(RECORDS SHOWN begins)

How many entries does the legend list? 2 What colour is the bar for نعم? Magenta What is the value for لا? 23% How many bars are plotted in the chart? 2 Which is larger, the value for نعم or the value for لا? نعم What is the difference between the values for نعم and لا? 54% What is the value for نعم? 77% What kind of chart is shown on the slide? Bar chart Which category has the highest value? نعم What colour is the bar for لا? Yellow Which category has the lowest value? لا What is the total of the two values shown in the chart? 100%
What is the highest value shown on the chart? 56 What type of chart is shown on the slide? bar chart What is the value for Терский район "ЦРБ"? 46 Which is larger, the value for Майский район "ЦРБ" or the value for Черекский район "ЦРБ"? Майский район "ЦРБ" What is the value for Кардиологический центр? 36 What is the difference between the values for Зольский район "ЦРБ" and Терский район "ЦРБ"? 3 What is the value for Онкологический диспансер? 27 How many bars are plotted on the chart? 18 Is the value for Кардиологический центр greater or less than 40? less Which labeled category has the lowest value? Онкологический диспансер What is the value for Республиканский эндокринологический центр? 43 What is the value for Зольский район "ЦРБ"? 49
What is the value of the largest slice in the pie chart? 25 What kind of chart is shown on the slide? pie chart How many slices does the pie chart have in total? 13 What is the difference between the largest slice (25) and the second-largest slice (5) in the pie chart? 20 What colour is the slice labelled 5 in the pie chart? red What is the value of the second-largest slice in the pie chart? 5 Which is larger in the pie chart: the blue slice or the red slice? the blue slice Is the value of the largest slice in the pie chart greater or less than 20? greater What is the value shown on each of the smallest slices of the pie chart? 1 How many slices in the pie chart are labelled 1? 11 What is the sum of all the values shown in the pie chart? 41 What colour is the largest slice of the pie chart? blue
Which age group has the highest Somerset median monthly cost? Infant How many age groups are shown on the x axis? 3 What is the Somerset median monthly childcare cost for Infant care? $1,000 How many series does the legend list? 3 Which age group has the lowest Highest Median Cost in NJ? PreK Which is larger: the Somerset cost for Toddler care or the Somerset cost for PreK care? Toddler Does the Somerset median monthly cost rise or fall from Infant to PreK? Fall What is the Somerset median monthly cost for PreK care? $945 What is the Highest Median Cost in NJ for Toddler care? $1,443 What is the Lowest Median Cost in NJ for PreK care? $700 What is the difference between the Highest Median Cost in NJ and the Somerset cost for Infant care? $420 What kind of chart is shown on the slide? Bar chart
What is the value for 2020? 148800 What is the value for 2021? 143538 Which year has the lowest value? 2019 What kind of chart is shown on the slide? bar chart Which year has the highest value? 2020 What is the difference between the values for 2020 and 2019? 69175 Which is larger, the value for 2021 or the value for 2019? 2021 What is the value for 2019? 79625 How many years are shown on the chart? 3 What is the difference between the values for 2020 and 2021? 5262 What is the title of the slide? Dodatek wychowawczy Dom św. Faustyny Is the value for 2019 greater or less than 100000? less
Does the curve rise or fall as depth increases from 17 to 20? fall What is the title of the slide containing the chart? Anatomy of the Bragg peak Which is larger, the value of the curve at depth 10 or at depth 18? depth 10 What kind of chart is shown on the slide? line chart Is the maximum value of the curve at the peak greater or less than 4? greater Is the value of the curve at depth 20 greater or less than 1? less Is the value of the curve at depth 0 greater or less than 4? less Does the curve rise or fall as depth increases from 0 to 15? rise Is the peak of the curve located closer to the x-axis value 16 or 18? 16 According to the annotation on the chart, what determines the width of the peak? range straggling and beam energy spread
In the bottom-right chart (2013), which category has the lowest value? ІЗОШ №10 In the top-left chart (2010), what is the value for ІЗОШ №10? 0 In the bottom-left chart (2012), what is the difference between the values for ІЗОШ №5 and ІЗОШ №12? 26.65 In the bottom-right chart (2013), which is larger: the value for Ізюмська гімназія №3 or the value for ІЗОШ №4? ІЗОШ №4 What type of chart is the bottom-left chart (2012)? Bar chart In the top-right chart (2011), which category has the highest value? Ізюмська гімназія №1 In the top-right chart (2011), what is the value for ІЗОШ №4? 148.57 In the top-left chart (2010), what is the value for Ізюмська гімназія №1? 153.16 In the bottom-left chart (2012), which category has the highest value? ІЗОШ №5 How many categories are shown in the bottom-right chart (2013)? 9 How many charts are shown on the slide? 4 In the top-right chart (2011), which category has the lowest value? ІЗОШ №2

(RECORDS SHOWN ends)

Copy the records word for word, starting at the very first line and stopping after the line that contains "What is the value of the largest".

How many entries does the legend list? 2 What colour is the bar for نعم? Magenta What is the value for لا? 23% How many bars are plotted in the chart? 2 Which is larger, the value for نعم or the value for لا? نعم What is the difference between the values for نعم and لا? 54% What is the value for نعم? 77% What kind of chart is shown on the slide? Bar chart Which category has the highest value? نعم What colour is the bar for لا? Yellow Which category has the lowest value? لا What is the total of the two values shown in the chart? 100%
What is the highest value shown on the chart? 56 What type of chart is shown on the slide? bar chart What is the value for Терский район "ЦРБ"? 46 Which is larger, the value for Майский район "ЦРБ" or the value for Черекский район "ЦРБ"? Майский район "ЦРБ" What is the value for Кардиологический центр? 36 What is the difference between the values for Зольский район "ЦРБ" and Терский район "ЦРБ"? 3 What is the value for Онкологический диспансер? 27 How many bars are plotted on the chart? 18 Is the value for Кардиологический центр greater or less than 40? less Which labeled category has the lowest value? Онкологический диспансер What is the value for Республиканский эндокринологический центр? 43 What is the value for Зольский район "ЦРБ"? 49
What is the value of the largest slice in the pie chart? 25 What kind of chart is shown on the slide? pie chart How many slices does the pie chart have in total? 13 What is the difference between the largest slice (25) and the second-largest slice (5) in the pie chart? 20 What colour is the slice labelled 5 in the pie chart? red What is the value of the second-largest slice in the pie chart? 5 Which is larger in the pie chart: the blue slice or the red slice? the blue slice Is the value of the largest slice in the pie chart greater or less than 20? greater What is the value shown on each of the smallest slices of the pie chart? 1 How many slices in the pie chart are labelled 1? 11 What is the sum of all the values shown in the pie chart? 41 What colour is the largest slice of the pie chart? blue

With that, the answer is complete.